# Jig hook crawfish fly



## Killerfuzz (Aug 15, 2019)

Here is a crawfish pattern inspired by a fly that mcfly angler ties. Enjoy














Sent from my SM-G970U using Tapatalk


----------



## Popperdave (Jul 9, 2016)

The fly looks great. I use the 60 degree jig hook on a lot of my Redfish flies. I like the way it let's the fly stand up when it sets on the bottom.


----------



## ran.fisherman (Jul 17, 2020)

Hello, I am Ran. I love Fly Fishing. The Clouser Minnow Fly is great If you wish to catch the gamefish. 

The Clouser Minnow is one of the most popular and productive fly patterns around. Anglers use it on all types of water, and it works wonders for catching a wide range of gamefish.


----------



## DoveBucket (Feb 7, 2019)

Great looking fly! It would work great on the Guadalupe!


----------



## Killerfuzz (Aug 15, 2019)

Thanks everyone

Sent from my SM-G970U using Tapatalk


----------



## DoveBucket (Feb 7, 2019)

Have you fished it yet?


----------



## Killerfuzz (Aug 15, 2019)

DoveBucket said:


> Have you fished it yet?


Yes

Sent from my SM-G970U using Tapatalk


----------



## ran.fisherman (Jul 17, 2020)

How did it go? We've been slaying it with these little muddler minnow patterns over the last couple months. Worked on trout and bass too!

Interested to hear what you used there!


----------



## dennis_99 (Feb 27, 2006)

Great looking fly right there.


----------

────────────────────

Problems and tasks ->
1. In the crawfish fly thread, what hook does Popperdave say he uses on many of his Redfish flies?
2. Repeat the crawfish fly thread verbatim for the stretch from "## Popperdave (Jul" through "range of gamefish.".

Data listing ->

────────────────────

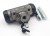 CYLINDEREK HAMULCOWY HELI CPQD15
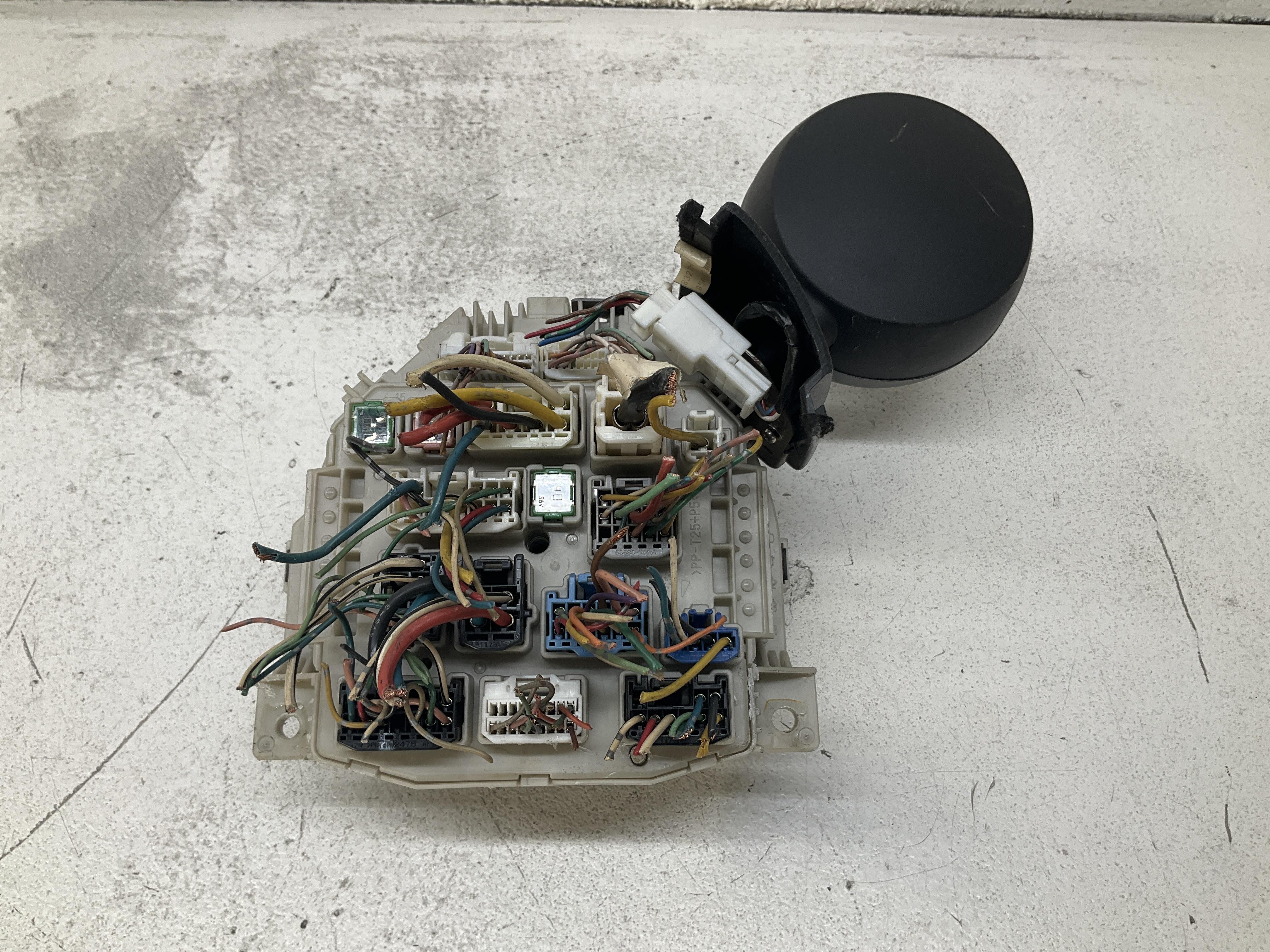 Miniatura 3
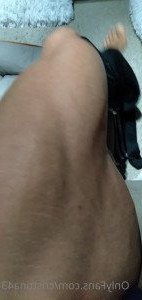 Laine [ cristtina43 ] Onlyfans leaked video 3259664 on Hotleaks.tv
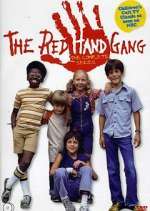 Watch The Red Hand Gang 123movies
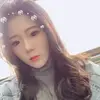 Lena Lu627 - @lenaluu64 - TikTok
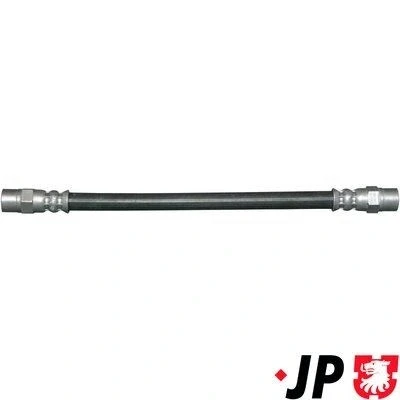 Billede af JP GROUP 1461700600 Bremseslange 204, 200 BMW: 5 Sedan, 3 Cabriolet, VOLVO: V70 I, 850 Stationcar, Sedan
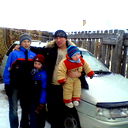 Рим Гайнулин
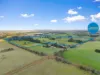 440 Hamilton Chatsworth Road, Hamilton, Vic 3300-Image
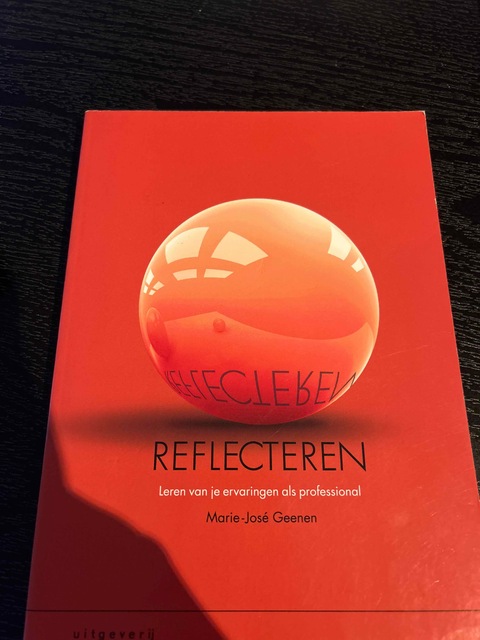 9789046905777-Reflecteren
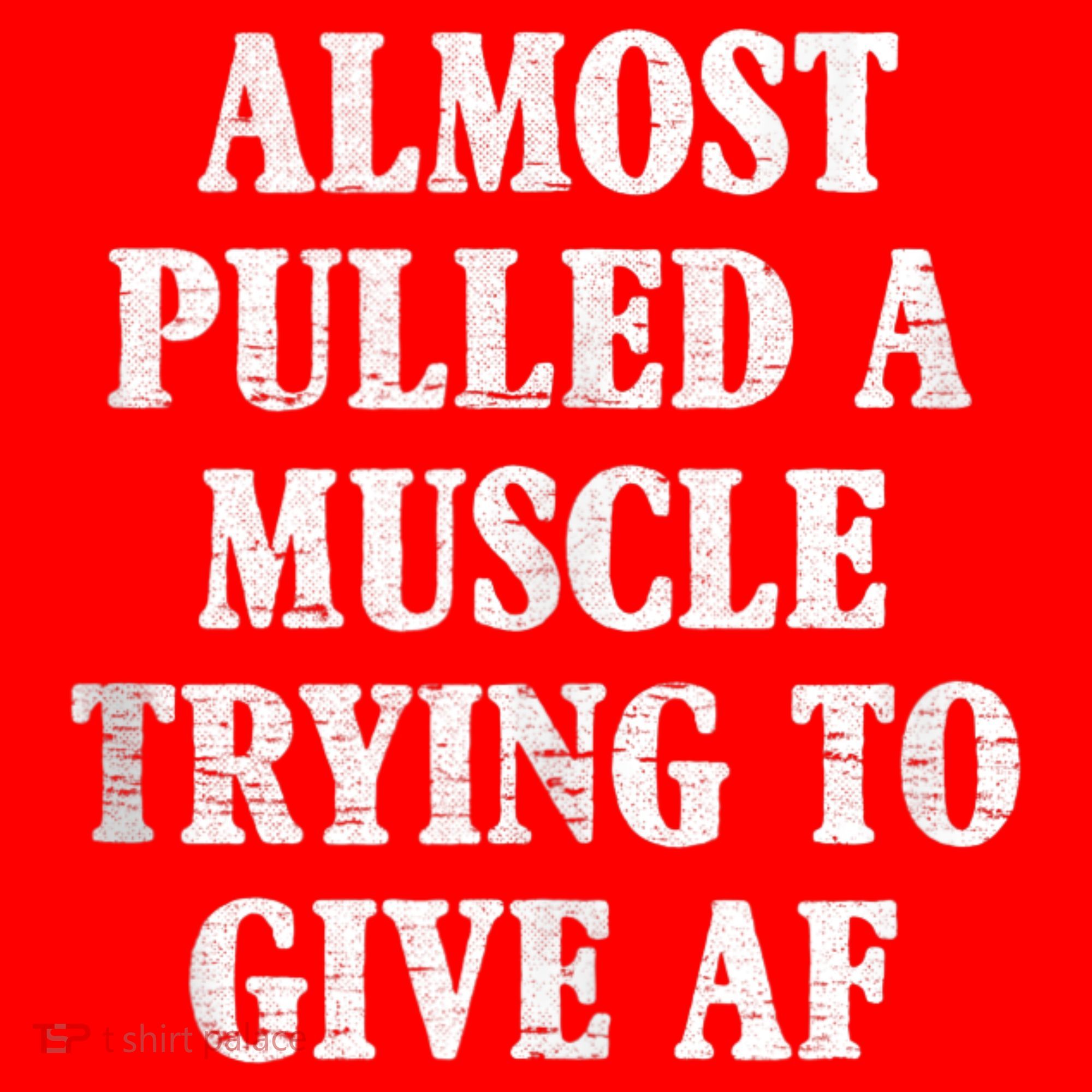 Workout Funny Saying Gym Quote Sarcastic Exercise Fitness Santa Hat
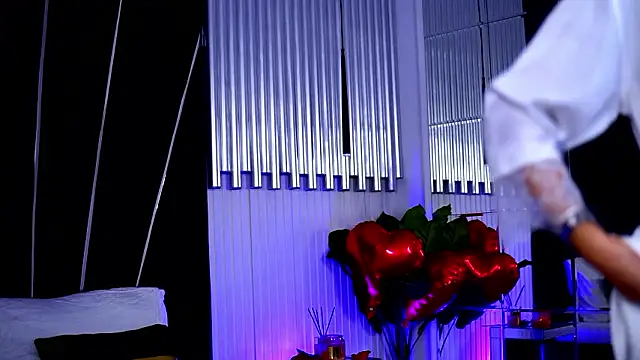 CelesteArden live sex cam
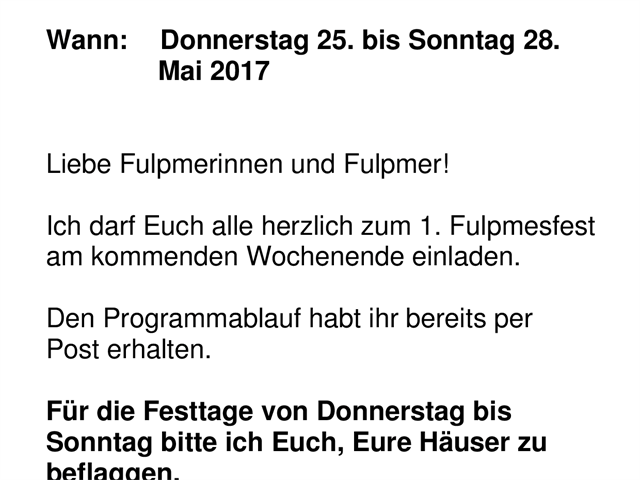 Fulpmesfest Beflaggung (22.05.2017).pdf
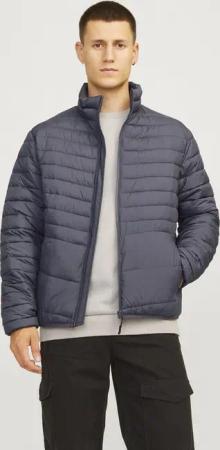 Jack & Jones Steppjacke JJESTATE PACKABLE PUFFER COLLAR NOOS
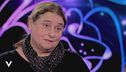 Antonia Acutis: "La leucemia ha portato via mio figlio Carlo a soli 15 anni"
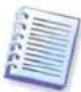 ACRONIS True Image Echo Enterprise Server - Chapitre 15. Ajout d'un nouveau disque dur - 1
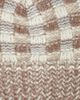 Gabriela Hearst Gabriela Hearst Kaja cashmere beanie - 3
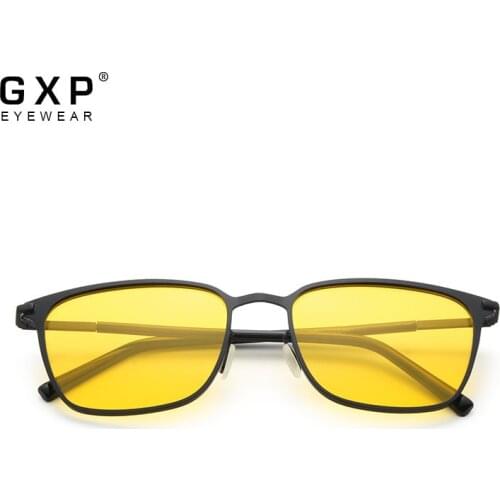 GXP Women's Accessories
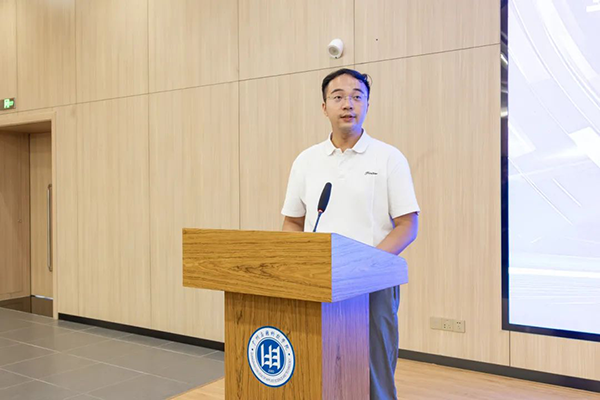 首页- 必发集团有限公司官方网站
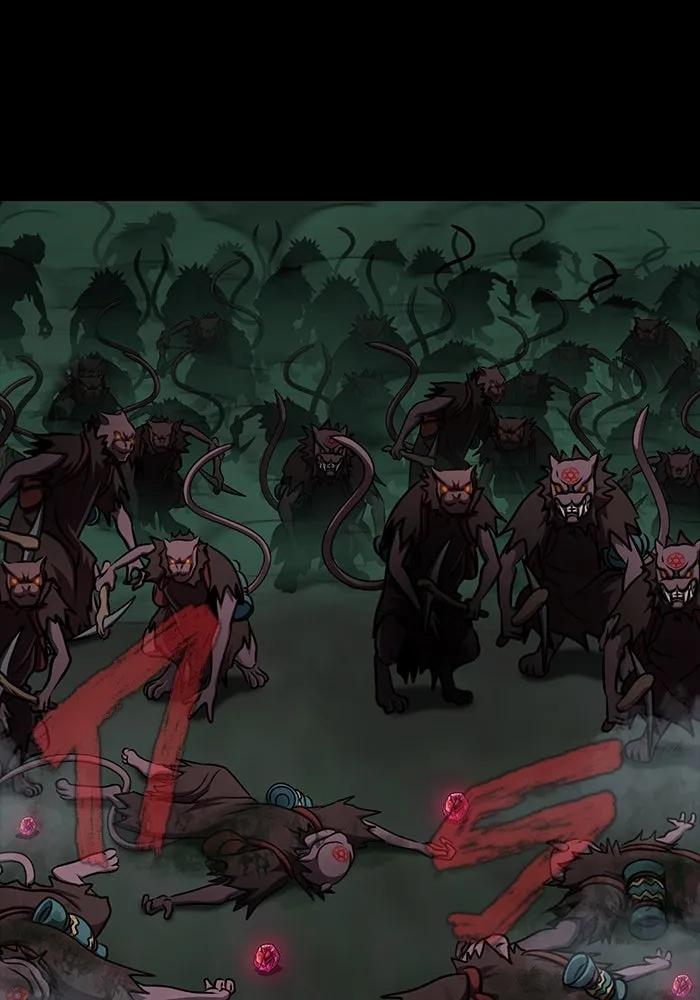 เพลเยอร์นักกินเหล็ก ตอนที่ 10 รูปที่ 17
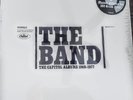 The Band THE Capitol Albums 1968-1977 - 8 ALBUMS 9LPs 180 GRAM VINYL NEW SEALED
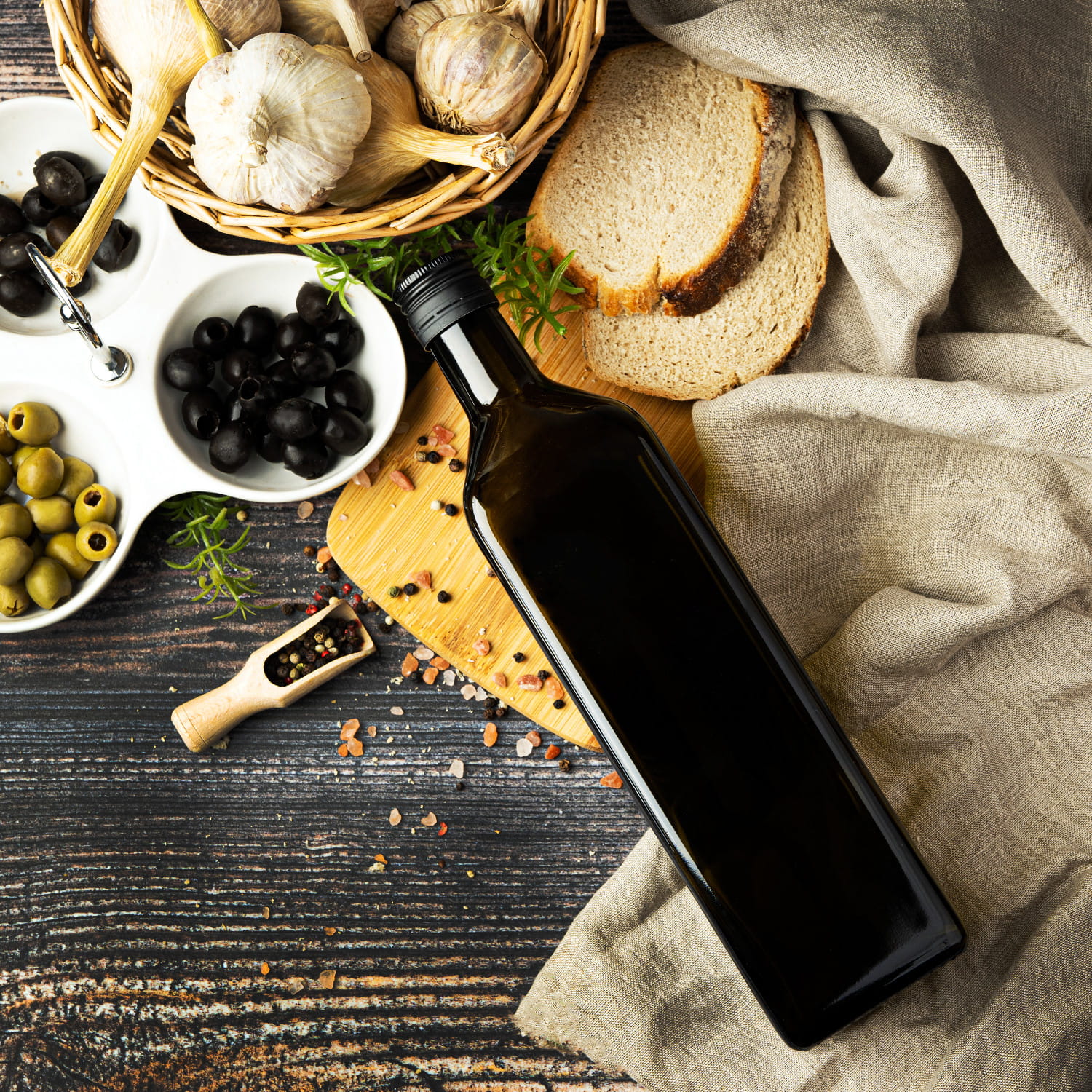 _out_1000_superbutelki_6_2_pełna aranżacja (opcja).jpg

────────────────────

Answers to the exercises ->
1. The 60 degree jig hook.

2.
## Popperdave (Jul 9, 2016)

The fly looks great. I use the 60 degree jig hook on a lot of my Redfish flies. I like the way it let's the fly stand up when it sets on the bottom.


----------



## ran.fisherman (Jul 17, 2020)

Hello, I am Ran. I love Fly Fishing. The Clouser Minnow Fly is great If you wish to catch the gamefish. 

The Clouser Minnow is one of the most popular and productive fly patterns around. Anglers use it on all types of water, and it works wonders for catching a wide range of gamefish.